The distillation of me
- Heike Kelley
- Feb 24, 2016
- 2 min read

I have changed. Seamlessly, mellifluously, overnight.
Of course it didn’t happen overnight. But things that you do not put effort into, things that come easily to you because they are on your wave length, things that are calling for you before you even know that you are calling for them, have a way of appearing to happen overnight.
I have changed. Not the way I did in my twenties, when I strode out into the world with the conscious force of building myself into something that was anything but what was modeled to me by my parents. The perpetual I am never going to whatever I thought I wasn’t going to repeat that my parents did. And in so doing, I drove myself into the same model of behavior, just appearing to be different on the outside. As my brother told me in my later twenties, I was still the same person, masquerading under the self-imposed effort to want to be something I am not.
I have changed. Not the way I did in my thirties, when I realized that life just sort of doesn’t follow my rules. It has a way of happening all on its own, the only choice to make is to figure out what I wanted to do with what was going on. Still stuck in between trying to force myself into a cocoon that I would never be able to emerge from and acknowledging the egg I was actually hatching from. In my desperate attempts to escape from what I didn’t want to claim, I managed to sell myself short at any available occasion. Here I thought I was making progress in "living the dream" and making my world a better place, while all I did was harming my essence. As my friend told me in my later thirties, I was still the same person, still doing the same old thing with the same old results.
I have changed. Now well into my forties, I have changed and didn’t even know it.

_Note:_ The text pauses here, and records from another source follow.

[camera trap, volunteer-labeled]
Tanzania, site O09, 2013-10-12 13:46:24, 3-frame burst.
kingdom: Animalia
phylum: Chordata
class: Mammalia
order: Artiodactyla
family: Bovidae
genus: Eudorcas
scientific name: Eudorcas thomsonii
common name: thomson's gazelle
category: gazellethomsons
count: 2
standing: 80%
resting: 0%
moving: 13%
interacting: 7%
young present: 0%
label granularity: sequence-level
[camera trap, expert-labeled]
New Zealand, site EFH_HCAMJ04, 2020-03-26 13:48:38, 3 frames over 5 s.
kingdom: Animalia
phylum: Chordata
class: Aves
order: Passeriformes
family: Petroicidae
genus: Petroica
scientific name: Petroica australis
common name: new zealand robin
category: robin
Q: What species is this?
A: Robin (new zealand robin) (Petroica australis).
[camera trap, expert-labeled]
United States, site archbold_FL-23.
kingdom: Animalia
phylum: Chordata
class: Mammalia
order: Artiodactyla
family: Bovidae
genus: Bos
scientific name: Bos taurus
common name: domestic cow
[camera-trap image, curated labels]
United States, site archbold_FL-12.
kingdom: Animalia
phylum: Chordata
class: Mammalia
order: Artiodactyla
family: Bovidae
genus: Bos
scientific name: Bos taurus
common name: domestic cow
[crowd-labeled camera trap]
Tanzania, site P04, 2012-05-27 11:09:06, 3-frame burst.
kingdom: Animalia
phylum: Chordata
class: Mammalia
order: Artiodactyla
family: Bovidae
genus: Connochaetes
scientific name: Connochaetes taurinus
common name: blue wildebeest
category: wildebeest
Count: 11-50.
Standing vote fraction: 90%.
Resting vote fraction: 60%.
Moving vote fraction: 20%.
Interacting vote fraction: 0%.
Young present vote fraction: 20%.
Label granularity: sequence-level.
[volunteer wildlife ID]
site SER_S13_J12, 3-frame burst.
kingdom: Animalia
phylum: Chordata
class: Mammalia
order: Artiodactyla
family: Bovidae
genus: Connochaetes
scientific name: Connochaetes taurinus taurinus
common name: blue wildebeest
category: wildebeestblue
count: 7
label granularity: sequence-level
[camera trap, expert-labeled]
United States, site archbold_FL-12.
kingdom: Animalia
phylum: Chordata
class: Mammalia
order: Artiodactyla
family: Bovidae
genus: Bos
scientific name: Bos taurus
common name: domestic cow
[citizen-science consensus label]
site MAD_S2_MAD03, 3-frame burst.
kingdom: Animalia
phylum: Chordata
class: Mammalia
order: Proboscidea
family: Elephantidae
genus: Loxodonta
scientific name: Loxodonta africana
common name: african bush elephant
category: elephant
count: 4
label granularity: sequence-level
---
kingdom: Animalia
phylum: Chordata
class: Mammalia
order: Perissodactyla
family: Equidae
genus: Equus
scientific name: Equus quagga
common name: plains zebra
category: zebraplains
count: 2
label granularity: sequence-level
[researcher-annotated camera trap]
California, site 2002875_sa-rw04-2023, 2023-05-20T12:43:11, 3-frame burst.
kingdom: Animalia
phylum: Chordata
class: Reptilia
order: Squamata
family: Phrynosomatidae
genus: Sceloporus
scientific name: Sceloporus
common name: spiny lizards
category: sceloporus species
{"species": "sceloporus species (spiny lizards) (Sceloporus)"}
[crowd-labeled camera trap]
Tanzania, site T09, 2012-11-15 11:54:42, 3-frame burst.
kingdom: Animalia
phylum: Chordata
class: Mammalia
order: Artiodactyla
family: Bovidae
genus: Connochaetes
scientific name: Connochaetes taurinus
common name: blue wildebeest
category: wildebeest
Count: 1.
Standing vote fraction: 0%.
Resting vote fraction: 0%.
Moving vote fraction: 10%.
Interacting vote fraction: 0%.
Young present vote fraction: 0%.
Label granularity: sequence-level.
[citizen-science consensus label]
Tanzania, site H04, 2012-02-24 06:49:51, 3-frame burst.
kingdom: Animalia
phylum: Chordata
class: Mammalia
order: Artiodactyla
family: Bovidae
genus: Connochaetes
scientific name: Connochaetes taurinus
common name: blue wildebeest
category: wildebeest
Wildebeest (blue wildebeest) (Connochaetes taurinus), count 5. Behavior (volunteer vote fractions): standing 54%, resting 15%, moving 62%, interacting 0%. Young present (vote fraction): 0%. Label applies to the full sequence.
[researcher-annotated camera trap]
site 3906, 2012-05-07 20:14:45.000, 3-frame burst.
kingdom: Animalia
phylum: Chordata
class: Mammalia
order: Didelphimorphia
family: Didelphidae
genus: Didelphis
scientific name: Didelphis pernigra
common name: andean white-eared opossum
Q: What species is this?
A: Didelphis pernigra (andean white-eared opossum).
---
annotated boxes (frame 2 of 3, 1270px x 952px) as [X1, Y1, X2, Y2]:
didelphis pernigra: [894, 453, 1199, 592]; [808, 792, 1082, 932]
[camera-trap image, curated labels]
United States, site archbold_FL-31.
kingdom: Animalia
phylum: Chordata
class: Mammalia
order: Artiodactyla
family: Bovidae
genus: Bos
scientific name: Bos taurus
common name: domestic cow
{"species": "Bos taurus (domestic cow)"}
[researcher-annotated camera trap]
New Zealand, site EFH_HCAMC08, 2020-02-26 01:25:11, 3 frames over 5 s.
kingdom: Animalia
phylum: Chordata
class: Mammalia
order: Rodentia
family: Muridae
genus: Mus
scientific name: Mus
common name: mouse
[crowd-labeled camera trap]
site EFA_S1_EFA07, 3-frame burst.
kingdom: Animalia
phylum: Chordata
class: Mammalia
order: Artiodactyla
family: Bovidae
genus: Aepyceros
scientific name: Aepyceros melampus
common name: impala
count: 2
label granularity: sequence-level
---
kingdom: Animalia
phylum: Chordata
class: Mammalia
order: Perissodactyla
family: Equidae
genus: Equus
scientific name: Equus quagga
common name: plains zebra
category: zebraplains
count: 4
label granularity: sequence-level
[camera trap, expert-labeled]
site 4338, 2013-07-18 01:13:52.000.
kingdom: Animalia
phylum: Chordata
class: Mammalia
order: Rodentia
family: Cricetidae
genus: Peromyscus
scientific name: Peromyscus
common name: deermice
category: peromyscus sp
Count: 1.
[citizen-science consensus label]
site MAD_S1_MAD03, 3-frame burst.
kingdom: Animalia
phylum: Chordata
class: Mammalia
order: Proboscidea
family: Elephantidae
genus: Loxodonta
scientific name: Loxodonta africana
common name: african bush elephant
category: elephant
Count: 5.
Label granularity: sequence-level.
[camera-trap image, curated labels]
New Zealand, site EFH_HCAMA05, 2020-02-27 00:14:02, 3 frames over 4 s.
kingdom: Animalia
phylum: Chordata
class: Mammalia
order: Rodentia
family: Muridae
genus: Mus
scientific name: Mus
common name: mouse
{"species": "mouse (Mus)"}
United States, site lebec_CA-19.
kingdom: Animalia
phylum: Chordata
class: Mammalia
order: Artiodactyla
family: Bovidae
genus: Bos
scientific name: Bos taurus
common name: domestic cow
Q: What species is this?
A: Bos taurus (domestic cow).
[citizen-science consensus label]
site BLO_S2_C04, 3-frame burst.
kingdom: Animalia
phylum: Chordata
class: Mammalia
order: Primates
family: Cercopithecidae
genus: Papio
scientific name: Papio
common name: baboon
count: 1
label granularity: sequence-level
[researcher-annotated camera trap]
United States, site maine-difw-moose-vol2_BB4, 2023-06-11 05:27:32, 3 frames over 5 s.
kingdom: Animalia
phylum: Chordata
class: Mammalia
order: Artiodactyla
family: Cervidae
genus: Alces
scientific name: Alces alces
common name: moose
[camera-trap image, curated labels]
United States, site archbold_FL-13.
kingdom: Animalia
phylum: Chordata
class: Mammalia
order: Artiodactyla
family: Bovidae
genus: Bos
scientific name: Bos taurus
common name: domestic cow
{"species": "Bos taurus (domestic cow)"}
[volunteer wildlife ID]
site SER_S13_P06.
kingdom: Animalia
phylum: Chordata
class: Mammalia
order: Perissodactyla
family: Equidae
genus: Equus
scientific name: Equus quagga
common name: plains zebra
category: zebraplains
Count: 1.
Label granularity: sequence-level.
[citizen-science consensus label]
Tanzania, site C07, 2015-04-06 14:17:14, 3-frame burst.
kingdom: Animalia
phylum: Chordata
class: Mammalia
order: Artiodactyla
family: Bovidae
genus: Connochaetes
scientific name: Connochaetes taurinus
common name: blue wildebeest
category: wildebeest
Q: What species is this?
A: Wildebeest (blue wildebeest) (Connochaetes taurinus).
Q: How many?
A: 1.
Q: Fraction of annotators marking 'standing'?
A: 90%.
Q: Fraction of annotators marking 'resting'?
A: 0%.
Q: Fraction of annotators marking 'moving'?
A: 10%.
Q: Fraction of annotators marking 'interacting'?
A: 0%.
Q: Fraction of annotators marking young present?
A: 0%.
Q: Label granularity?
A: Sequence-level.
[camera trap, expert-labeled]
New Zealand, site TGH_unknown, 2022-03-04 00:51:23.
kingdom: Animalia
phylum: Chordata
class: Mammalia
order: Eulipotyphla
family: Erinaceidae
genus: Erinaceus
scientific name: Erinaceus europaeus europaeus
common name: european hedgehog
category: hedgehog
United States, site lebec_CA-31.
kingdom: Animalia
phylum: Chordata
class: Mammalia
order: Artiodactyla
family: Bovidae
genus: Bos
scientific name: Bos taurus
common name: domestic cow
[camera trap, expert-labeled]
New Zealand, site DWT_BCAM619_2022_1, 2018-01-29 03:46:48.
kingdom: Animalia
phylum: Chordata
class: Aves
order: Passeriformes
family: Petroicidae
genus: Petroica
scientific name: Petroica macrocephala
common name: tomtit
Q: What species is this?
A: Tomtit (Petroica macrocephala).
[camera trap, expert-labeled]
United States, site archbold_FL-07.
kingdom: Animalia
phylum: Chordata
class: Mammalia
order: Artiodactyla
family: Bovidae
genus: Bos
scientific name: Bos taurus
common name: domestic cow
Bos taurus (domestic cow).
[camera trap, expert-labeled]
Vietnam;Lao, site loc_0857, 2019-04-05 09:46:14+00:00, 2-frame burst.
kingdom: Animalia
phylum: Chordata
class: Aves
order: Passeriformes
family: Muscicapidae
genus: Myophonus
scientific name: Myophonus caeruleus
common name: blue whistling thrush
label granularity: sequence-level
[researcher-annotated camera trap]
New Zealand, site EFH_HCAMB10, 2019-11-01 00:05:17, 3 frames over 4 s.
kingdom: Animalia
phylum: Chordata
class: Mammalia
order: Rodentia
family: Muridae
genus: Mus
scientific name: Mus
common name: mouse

Decades of running around proclaiming to be a changed person with not nary a change to show in my deep rooted dysfunctional approach on life. I have changed without making a claim to change. I realized it only now, when a couple of people with the same dysfunctional approach on life that I was so entangled in, created a situation for me to react to in the same old pattern. And I didn’t. I just watched as the spectacle unfolded itself in front of me, without any reaction, without any impulse, without any desire to be or take part of it.